* EXERCISE
Return the text of every record below word for word, leaving out the pictures.

* Spatial reasoning dataset records
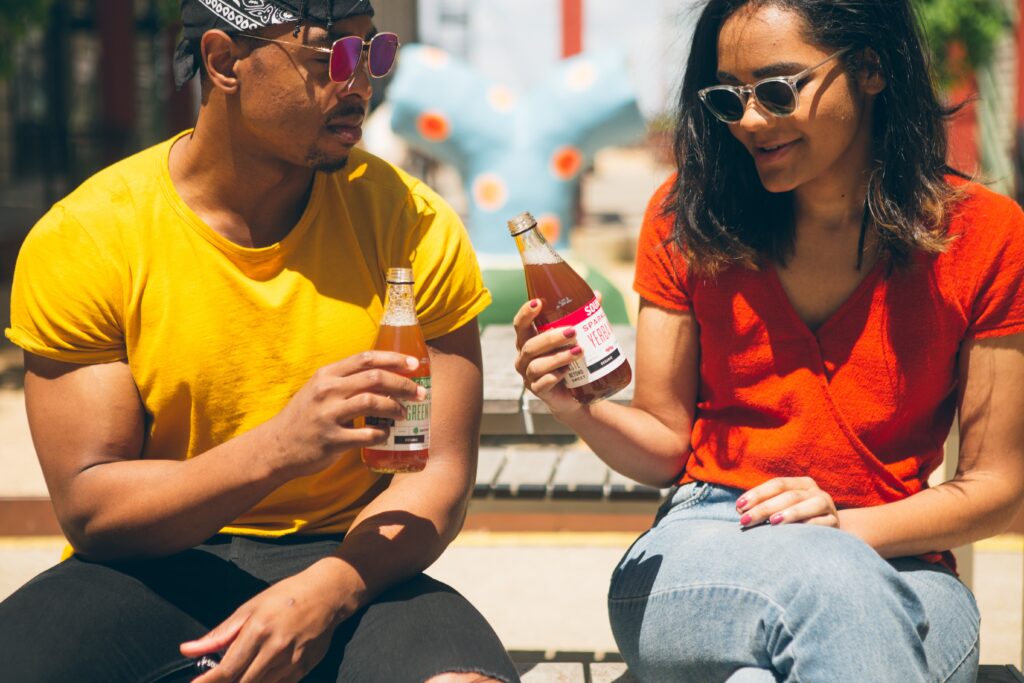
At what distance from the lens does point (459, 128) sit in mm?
7219

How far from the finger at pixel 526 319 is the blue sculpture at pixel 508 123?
16.2 ft

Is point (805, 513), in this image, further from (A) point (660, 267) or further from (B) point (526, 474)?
(B) point (526, 474)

* FULL OUTPUT
At what distance from the lens does point (459, 128) sit in mm?
7219

How far from the finger at pixel 526 319 is the blue sculpture at pixel 508 123?
16.2 ft

Is point (805, 513), in this image, further from (A) point (660, 267) or further from (B) point (526, 474)?
(B) point (526, 474)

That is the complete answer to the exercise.